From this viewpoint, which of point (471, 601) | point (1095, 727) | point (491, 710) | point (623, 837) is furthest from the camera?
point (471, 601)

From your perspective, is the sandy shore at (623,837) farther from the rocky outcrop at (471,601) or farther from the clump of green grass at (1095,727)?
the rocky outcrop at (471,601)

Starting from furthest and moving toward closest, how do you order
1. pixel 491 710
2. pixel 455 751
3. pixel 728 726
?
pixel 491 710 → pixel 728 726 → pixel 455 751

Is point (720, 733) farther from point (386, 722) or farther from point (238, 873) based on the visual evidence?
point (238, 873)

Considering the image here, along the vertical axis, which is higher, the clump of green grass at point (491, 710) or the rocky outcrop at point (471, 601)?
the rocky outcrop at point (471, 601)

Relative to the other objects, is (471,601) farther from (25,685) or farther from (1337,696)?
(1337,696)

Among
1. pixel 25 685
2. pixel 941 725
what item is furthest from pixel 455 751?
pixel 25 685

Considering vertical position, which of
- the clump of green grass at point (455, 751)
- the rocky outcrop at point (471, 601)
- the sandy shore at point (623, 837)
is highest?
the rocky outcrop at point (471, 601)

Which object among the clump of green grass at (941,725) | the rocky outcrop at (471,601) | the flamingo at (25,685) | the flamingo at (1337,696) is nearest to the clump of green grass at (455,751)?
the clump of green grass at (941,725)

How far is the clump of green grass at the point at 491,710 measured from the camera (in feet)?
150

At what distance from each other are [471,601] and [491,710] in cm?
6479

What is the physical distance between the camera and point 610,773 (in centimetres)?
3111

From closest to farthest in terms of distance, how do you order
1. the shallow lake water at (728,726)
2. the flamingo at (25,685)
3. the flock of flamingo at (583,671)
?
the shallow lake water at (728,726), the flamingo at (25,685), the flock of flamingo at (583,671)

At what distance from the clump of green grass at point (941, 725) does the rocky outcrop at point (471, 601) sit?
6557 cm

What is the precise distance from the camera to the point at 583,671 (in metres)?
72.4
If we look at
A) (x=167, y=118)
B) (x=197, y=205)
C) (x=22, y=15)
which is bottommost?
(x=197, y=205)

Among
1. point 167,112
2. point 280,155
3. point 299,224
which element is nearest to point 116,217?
========================
Retype all of the material above with every character intact.

From this viewpoint, which of point (471, 601) | point (1095, 727) | point (491, 710) | point (623, 837) is furthest from the camera?
point (471, 601)

From your perspective, is the sandy shore at (623,837) farther from the rocky outcrop at (471,601) or farther from the clump of green grass at (1095,727)?
the rocky outcrop at (471,601)

Starting from furthest and moving toward closest, how do you order
1. pixel 491 710
2. pixel 455 751
3. pixel 728 726
?
pixel 491 710 → pixel 728 726 → pixel 455 751

Is point (720, 733) farther from point (386, 722) or farther from point (238, 873) based on the visual evidence?
point (238, 873)

Considering the image here, along the vertical axis, which is higher, the clump of green grass at point (491, 710) or the rocky outcrop at point (471, 601)?
the rocky outcrop at point (471, 601)

Relative to the other objects, is (471,601) farther from (25,685) or farther from (1337,696)?
(1337,696)

Among
1. pixel 25 685
2. pixel 941 725
what item is furthest from pixel 455 751?
pixel 25 685

Considering vertical position, which of
- the clump of green grass at point (455, 751)
- the rocky outcrop at point (471, 601)
- the sandy shore at point (623, 837)
is highest?
the rocky outcrop at point (471, 601)

Which object among the clump of green grass at (941,725) | the rocky outcrop at (471,601) | the flamingo at (25,685) | the flamingo at (1337,696) is nearest to the clump of green grass at (455,751)?
the clump of green grass at (941,725)

How far is the clump of green grass at the point at 491,710 measured from the camera (in feet)?
150

At what distance from each other are [471,601] and [491,710] in cm?
6479

What is the physical distance between the camera and point 610,773 (in centimetres)?
3111

From closest to farthest in terms of distance, how do you order
1. the shallow lake water at (728,726)
2. the flamingo at (25,685)
3. the flock of flamingo at (583,671)
?
the shallow lake water at (728,726), the flamingo at (25,685), the flock of flamingo at (583,671)

At what distance from the clump of green grass at point (941, 725) does the rocky outcrop at point (471, 601) sit?
6557 cm

What is the precise distance from the camera to the point at 583,671 (in metres)?
72.4
If we look at
A) (x=167, y=118)
B) (x=197, y=205)
C) (x=22, y=15)
which is bottommost?
(x=197, y=205)

Among
1. point 167,112
2. point 280,155
3. point 299,224
which element is nearest to point 116,217?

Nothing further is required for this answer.